Segment Start: DATA TO PROCESS
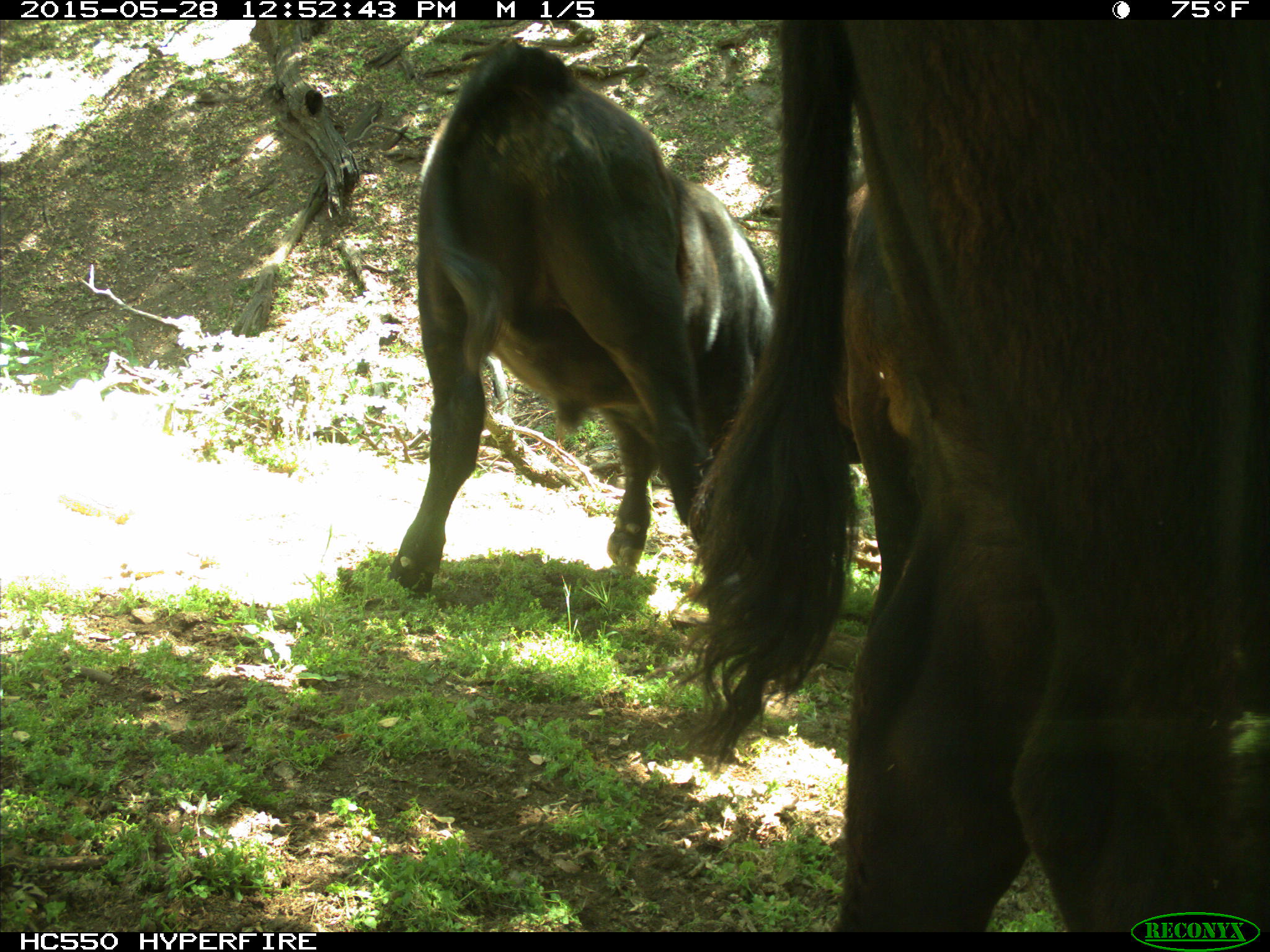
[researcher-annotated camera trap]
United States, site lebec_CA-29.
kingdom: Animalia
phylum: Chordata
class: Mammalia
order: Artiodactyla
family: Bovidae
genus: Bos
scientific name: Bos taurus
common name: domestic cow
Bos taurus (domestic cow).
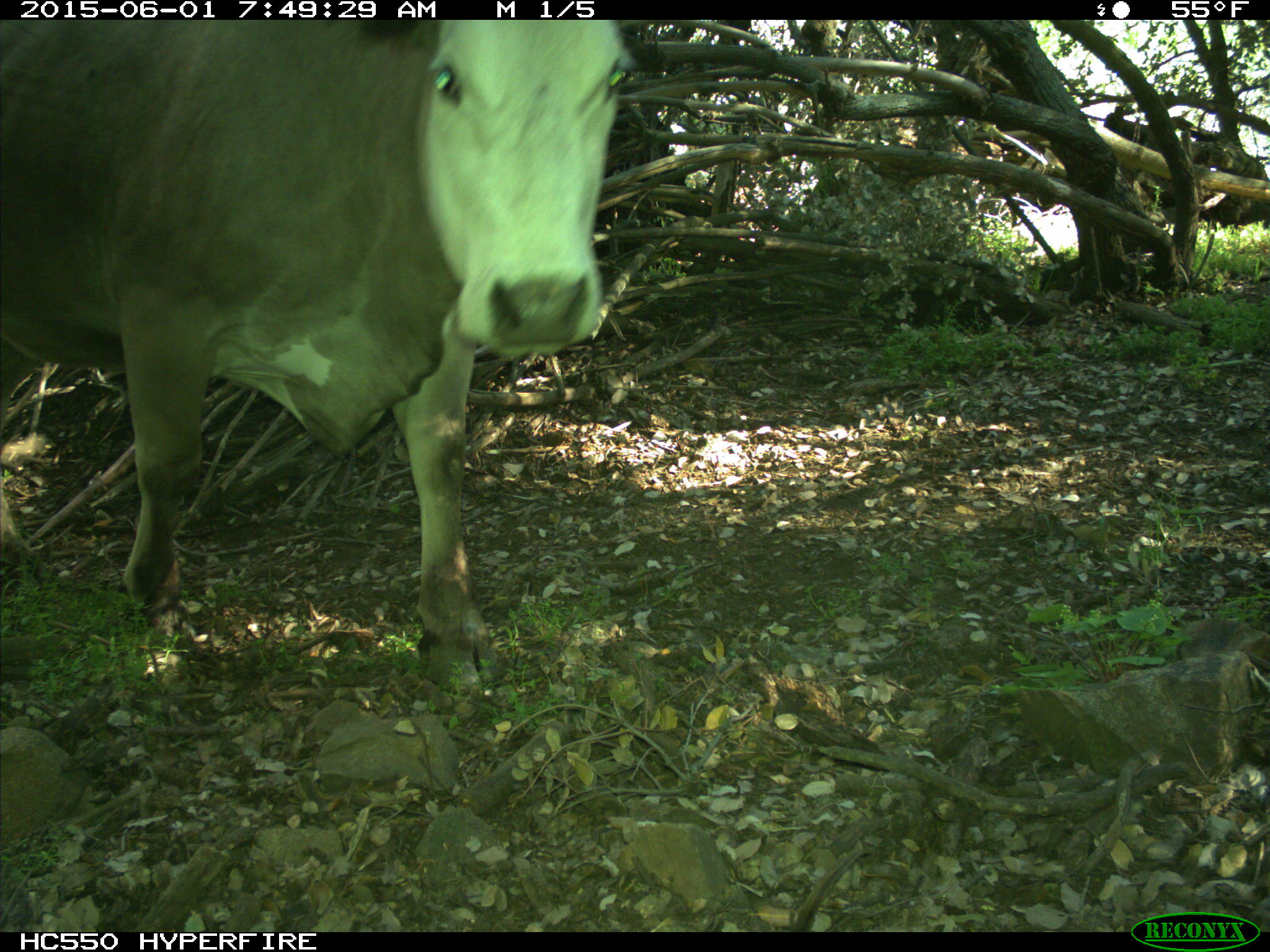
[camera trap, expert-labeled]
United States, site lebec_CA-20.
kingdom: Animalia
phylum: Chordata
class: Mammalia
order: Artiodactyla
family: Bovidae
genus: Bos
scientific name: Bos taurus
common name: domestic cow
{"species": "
Segment End: DATA TO PROCESS
• [TASK TO COMPLETE]: Go line by line through the data, copying each one that contains the word "site".

• [RESULT OF THE TASK]:
United States, site lebec_CA-29.
United States, site lebec_CA-20.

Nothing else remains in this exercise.